_Data records:_
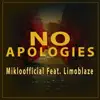 No Apologies (feat. Limoblaze) - Single album lyrics, reviews, download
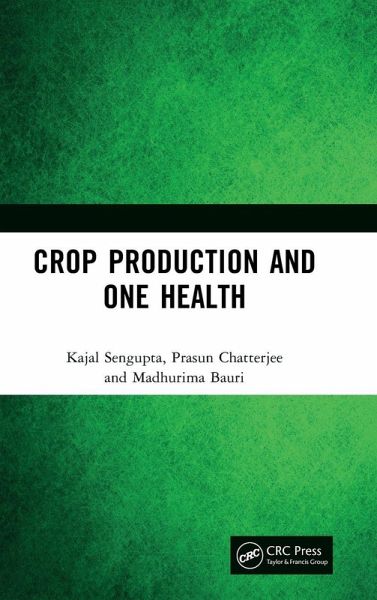 Crop Production and One Health Crop Production and One Health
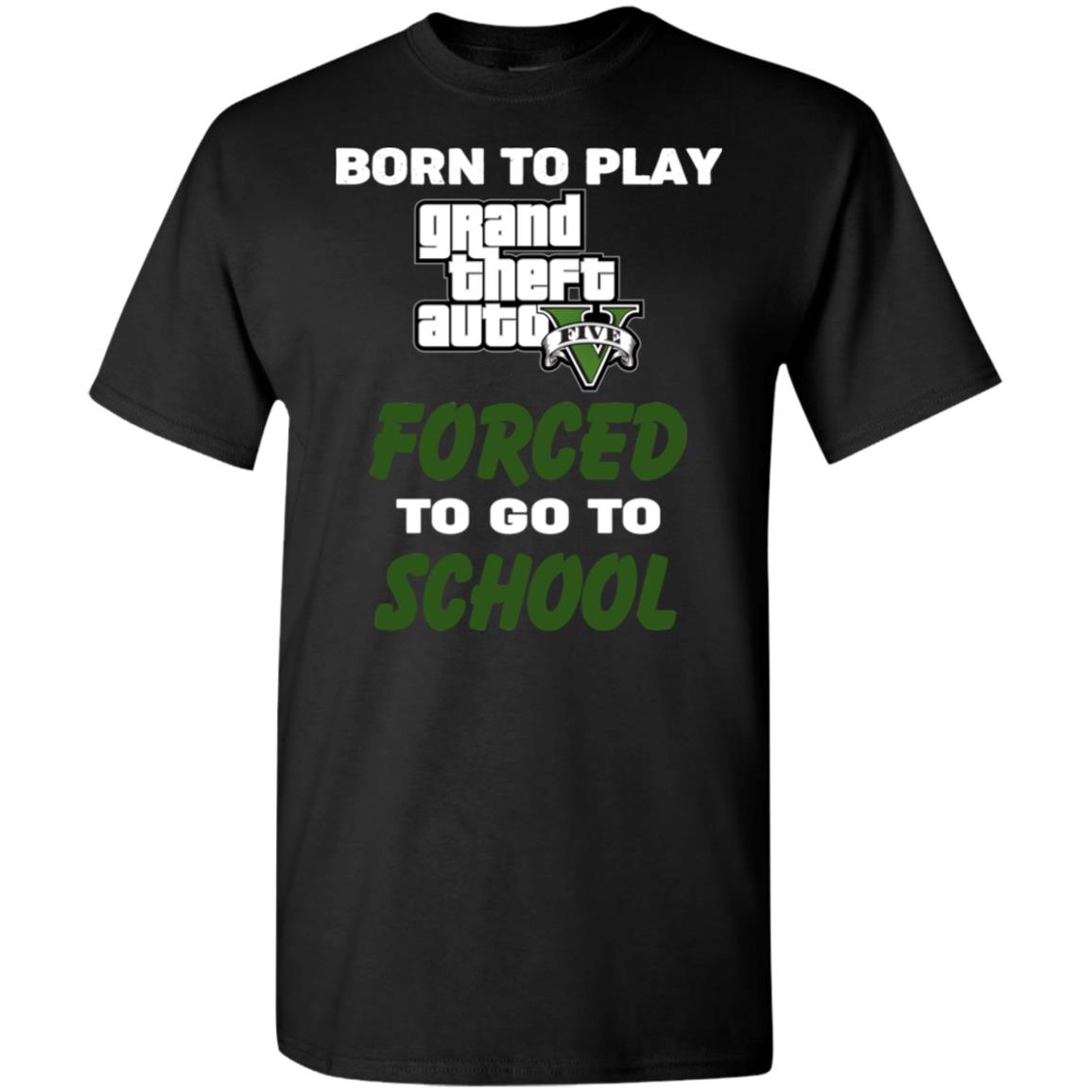 Born To Play Grand Theft Auto Forced To Go To School T-Shirts, Hoodie, Tank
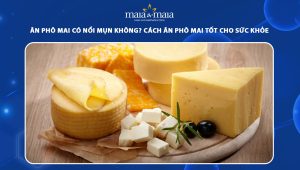 ăn phô mai có nổi mụn không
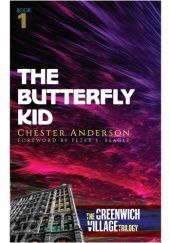 Okładka książki The Butterfly Kid Chester Anderson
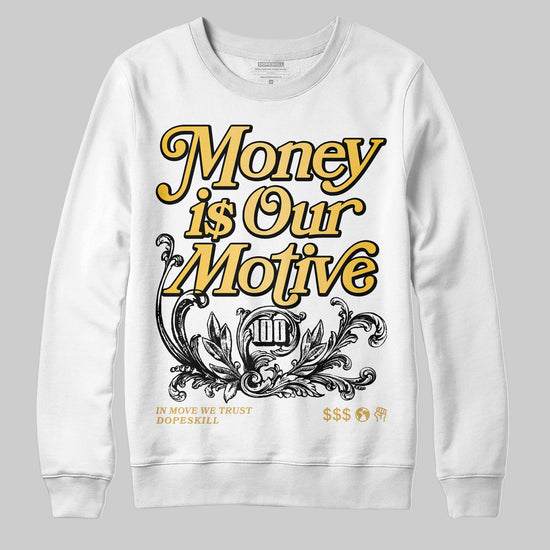 Jordan 12 "Phantom" DopeSkill Sweatshirt Money Is Our Motive Typo Graphic Streetwear - White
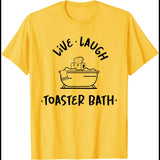 Live Laugh Toaster Bath T-Shirt Funny Shirt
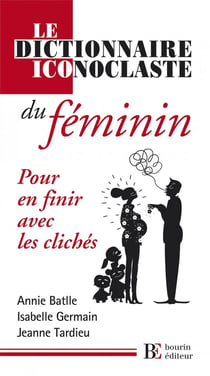 Dictionnaire iconoclaste du féminin - pour en finir avec les clichés
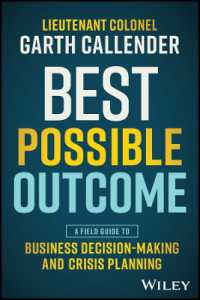 Best Possible Outcome : A Field Guide to Business Decision-Making and Crisis Planning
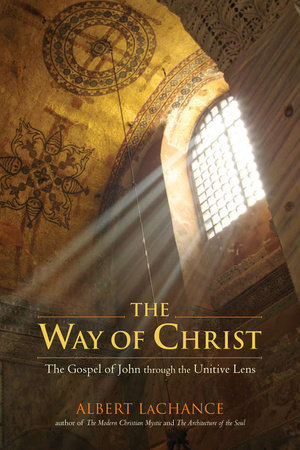 The Way of Christ by Albert J. LaChance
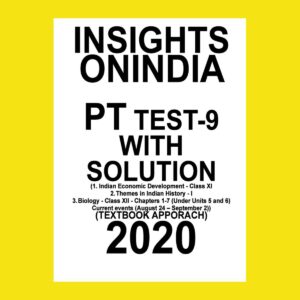 INSIGHTS PT TEST-9 (1. INDIAN ECO- DEVELOPMENT CLASS-11, 2. THEMES IN INDIAN HIS-1 3. BIO- CLASS- 13-CHAP- 1-7 ( UNDER UNITS 5&6 ) ( AUG24- SEP-2) TEXTBOOK (BLACK & WHITE)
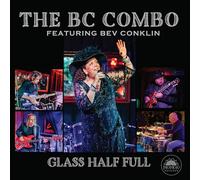 Bc Combo Featuring Bev Conklin, The - Glass Half Full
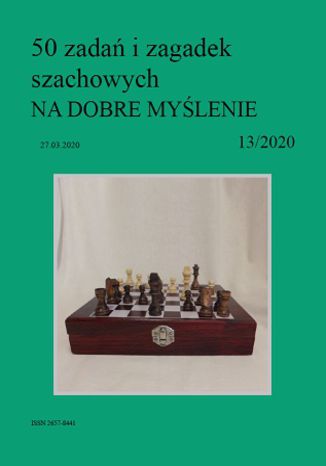 50 zadań i zagadek szachowych NA DOBRE MYŚLENIE 13/2020 Artur Bieliński - okladka książki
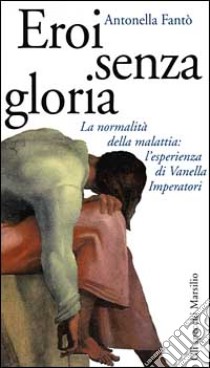 Eroi senza gloria. La normalità della malattia: l'esperienza di Vanella Imperatori libro di Fantò Antonella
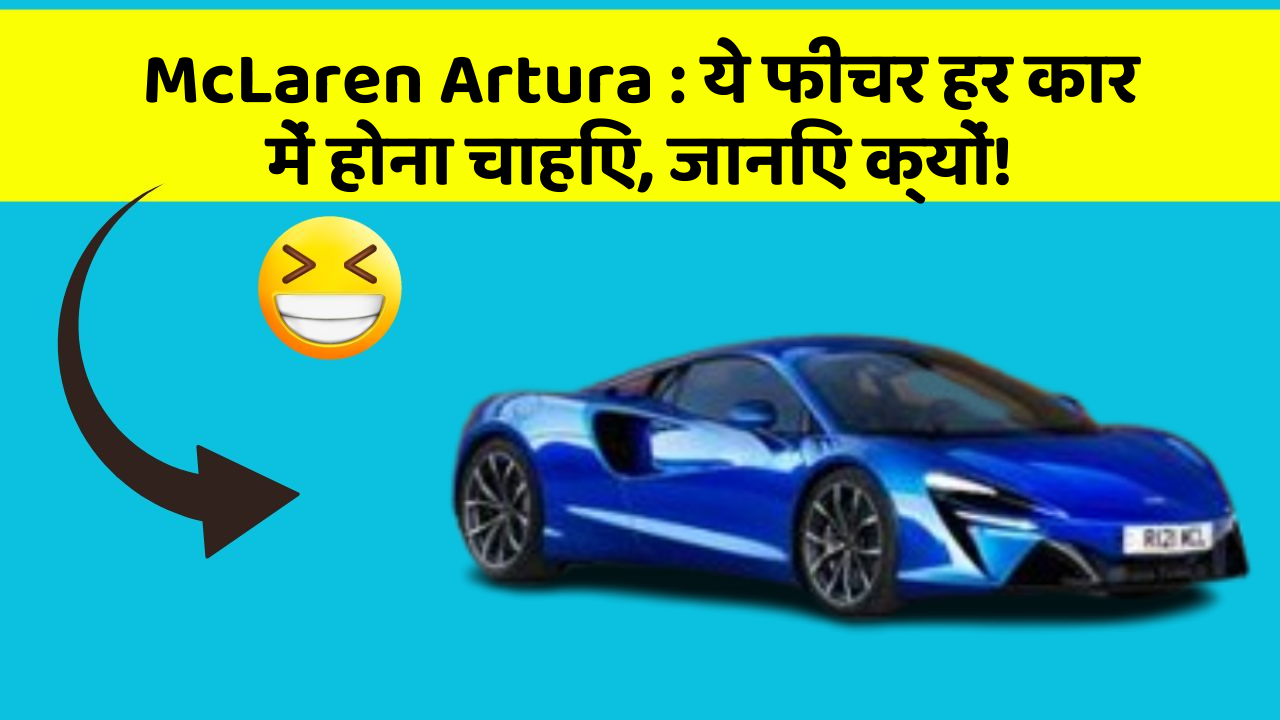 McLaren Artura : ये फीचर हर कार में होना चाहिए, जानिए क्यों!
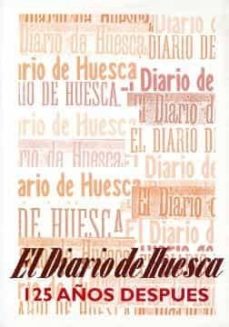 Portada de EL DIARIO DE HUESCA, 125 AÑOS DESPUES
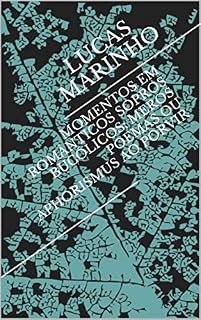 Livro MOMENTOS EM ROMÂNTICOS SOPROS BUCÓLICOS: MEROS POEMAS OU APHORISMUS AO PORVIR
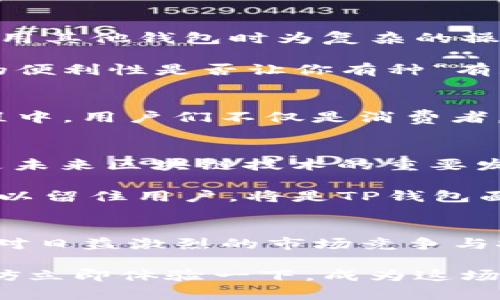 tTP钱包的由来与发展历程/t

TP钱包, 数字钱包, 区块链钱包, 资产管理/guanjianci

随着区块链技术的不断发展，数字钱包作为用户管理和交易加密资产的重要工具，逐渐走入了大众的视野。而TP钱包便是这股浪潮中的一个佼佼者。那么，TP钱包究竟有多少年历史呢？在这篇文章中，我们将深入探讨TP钱包的起源、发展历程及其在数字货币市场中的角色。

TP钱包的起源
TP钱包（TokenPocket）成立于2018年，起初是为了满足用户对区块链资产管理日益增长的需求而诞生的。在那个年头，数字货币市场正值蓬勃发展，越来越多的人开始关注并投资加密货币，然而，如何安全方便地管理这些资产成了一个不容忽视的问题。一时间，各类数字钱包鱼贯而出，而TP钱包凭借其简单易用的界面和丰富的功能脱颖而出。

TP钱包的发展历程
在成立初期，TP钱包仅支持以太坊（Ethereum）和部分ERC20代币，但随着用户需求的不断增长，团队迅速扩展了支持的链条和资产类型。2019年，TP钱包新增了对波场（Tron）和EOS等公链的支持，这使得用户可以更加方便地管理多种数字资产。

随着2020年的到来，TP钱包引入了更多的功能，例如去中心化交易所（DEX）的集成，用户不仅可以安全地存储资产，还能够在钱包内直接进行交易。这一策略极大地提高了用户的使用粘性和活跃度，推动了TP钱包的进一步发展。

功能的发展与用户体验
TP钱包不仅注重安全性，同时也在不断用户体验。为了满足用户的需求，TP钱包在界面设计上进行了多次迭代，力求让每个用户都能轻松上手。是否你也曾在使用其他钱包时为复杂的操作流程而感到困惑呢？TP钱包的设计理念正是为了避免这种情况。

在安全性方面，TP钱包采用了多重签名和助记词保护机制，确保用户的资产安全无忧。此外，为了适应不同地区用户的需求，TP钱包还支持多种语言版本，这样的便利性是否让你有种“有宾至如归”的感觉呢？

社区的力量
TP钱包不仅仅是一个工具，它更是一个活跃的社区。TP团队非常重视与用户的互动，定期开展线上交流活动，听取用户的反馈和建议，积极改善产品。在这个过程中，用户们不仅是消费者，更是 TP钱包的建设者。是否你也希望参与到这样一个充满活力的社区中呢？

未来展望与挑战
对于TP钱包的未来，团队充满信心。他们计划继续扩展支持的资产种类和公链，同时加强去中心化金融（DeFi）和非同质化代币（NFT）领域的应用。这些领域正是未来区块链技术的重要发展方向，能够吸引更多用户进入数字货币的世界。

然而，未来的挑战也不容小觑。随着行业监管的逐步加强，TP钱包需要在合规性和便捷性之间找到一个平衡点。市场竞争也愈加激烈，如何持续提供优质的服务以留住用户，将是TP钱包面临的一大考验。

结语
总的来说，TP钱包自2018年成立以来，已经走过了数年的发展历程。从一个简单的钱包工具，逐渐成长为一个功能齐全、用户体验优良的数字资产管理平台。面对日益激烈的市场竞争与挑战，TP团队始终坚持以用户为中心，努力提供更好的产品和服务。这种对用户的承诺，是否也让你对TP钱包充满信心呢？

在这个区块链技术迅猛发展的时代，TP钱包凭借其不断创新与用户互动的理念，将在未来的数字资产管理领域继续发光发热。如果你还没有尝试过TP钱包，不妨立即体验一下，成为这场数字货币浪潮的一部分。相信在不久的将来，你会发现TP钱包将会是你管理数字资产的绝佳选择！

_Problem description:_ Leave out the pictures and return every record word for word.

_Answer box:_
 No Apologies (feat. Limoblaze) - Single album lyrics, reviews, download
 Crop Production and One Health Crop Production and One Health
 Born To Play Grand Theft Auto Forced To Go To School T-Shirts, Hoodie, Tank
 ăn phô mai có nổi mụn không
 Okładka książki The Butterfly Kid Chester Anderson
 Jordan 12 "Phantom" DopeSkill Sweatshirt Money Is Our Motive Typo Graphic Streetwear - White
 Live Laugh Toaster Bath T-Shirt Funny Shirt
 Dictionnaire iconoclaste du féminin - pour en finir avec les clichés
 Best Possible Outcome : A Field Guide to Business Decision-Making and Crisis Planning
 The Way of Christ by Albert J. LaChance
 INSIGHTS PT TEST-9 (1. INDIAN ECO- DEVELOPMENT CLASS-11, 2. THEMES IN INDIAN HIS-1 3. BIO- CLASS- 13-CHAP- 1-7 ( UNDER UNITS 5&6 ) ( AUG24- SEP-2) TEXTBOOK (BLACK & WHITE)
 Bc Combo Featuring Bev Conklin, The - Glass Half Full
 50 zadań i zagadek szachowych NA DOBRE MYŚLENIE 13/2020 Artur Bieliński - okladka książki
 Eroi senza gloria. La normalità della malattia: l'esperienza di Vanella Imperatori libro di Fantò Antonella
 McLaren Artura : ये फीचर हर कार में होना चाहिए, जानिए क्यों!
 Portada de EL DIARIO DE HUESCA, 125 AÑOS DESPUES
 Livro MOMENTOS EM ROMÂNTICOS SOPROS BUCÓLICOS: MEROS POEMAS OU APHORISMUS AO PORVIR
 tTP钱包的由来与发展历程/t

TP钱包, 数字钱包, 区块链钱包, 资产管理/guanjianci

随着区块链技术的不断发展，数字钱包作为用户管理和交易加密资产的重要工具，逐渐走入了大众的视野。而TP钱包便是这股浪潮中的一个佼佼者。那么，TP钱包究竟有多少年历史呢？在这篇文章中，我们将深入探讨TP钱包的起源、发展历程及其在数字货币市场中的角色。

TP钱包的起源
TP钱包（TokenPocket）成立于2018年，起初是为了满足用户对区块链资产管理日益增长的需求而诞生的。在那个年头，数字货币市场正值蓬勃发展，越来越多的人开始关注并投资加密货币，然而，如何安全方便地管理这些资产成了一个不容忽视的问题。一时间，各类数字钱包鱼贯而出，而TP钱包凭借其简单易用的界面和丰富的功能脱颖而出。

TP钱包的发展历程
在成立初期，TP钱包仅支持以太坊（Ethereum）和部分ERC20代币，但随着用户需求的不断增长，团队迅速扩展了支持的链条和资产类型。2019年，TP钱包新增了对波场（Tron）和EOS等公链的支持，这使得用户可以更加方便地管理多种数字资产。

随着2020年的到来，TP钱包引入了更多的功能，例如去中心化交易所（DEX）的集成，用户不仅可以安全地存储资产，还能够在钱包内直接进行交易。这一策略极大地提高了用户的使用粘性和活跃度，推动了TP钱包的进一步发展。

功能的发展与用户体验
TP钱包不仅注重安全性，同时也在不断用户体验。为了满足用户的需求，TP钱包在界面设计上进行了多次迭代，力求让每个用户都能轻松上手。是否你也曾在使用其他钱包时为复杂的操作流程而感到困惑呢？TP钱包的设计理念正是为了避免这种情况。

在安全性方面，TP钱包采用了多重签名和助记词保护机制，确保用户的资产安全无忧。此外，为了适应不同地区用户的需求，TP钱包还支持多种语言版本，这样的便利性是否让你有种“有宾至如归”的感觉呢？

社区的力量
TP钱包不仅仅是一个工具，它更是一个活跃的社区。TP团队非常重视与用户的互动，定期开展线上交流活动，听取用户的反馈和建议，积极改善产品。在这个过程中，用户们不仅是消费者，更是 TP钱包的建设者。是否你也希望参与到这样一个充满活力的社区中呢？

未来展望与挑战
对于TP钱包的未来，团队充满信心。他们计划继续扩展支持的资产种类和公链，同时加强去中心化金融（DeFi）和非同质化代币（NFT）领域的应用。这些领域正是未来区块链技术的重要发展方向，能够吸引更多用户进入数字货币的世界。

然而，未来的挑战也不容小觑。随着行业监管的逐步加强，TP钱包需要在合规性和便捷性之间找到一个平衡点。市场竞争也愈加激烈，如何持续提供优质的服务以留住用户，将是TP钱包面临的一大考验。

结语
总的来说，TP钱包自2018年成立以来，已经走过了数年的发展历程。从一个简单的钱包工具，逐渐成长为一个功能齐全、用户体验优良的数字资产管理平台。面对日益激烈的市场竞争与挑战，TP团队始终坚持以用户为中心，努力提供更好的产品和服务。这种对用户的承诺，是否也让你对TP钱包充满信心呢？

在这个区块链技术迅猛发展的时代，TP钱包凭借其不断创新与用户互动的理念，将在未来的数字资产管理领域继续发光发热。如果你还没有尝试过TP钱包，不妨立即体验一下，成为这场数字货币浪潮的一部分。相信在不久的将来，你会发现TP钱包将会是你管理数字资产的绝佳选择！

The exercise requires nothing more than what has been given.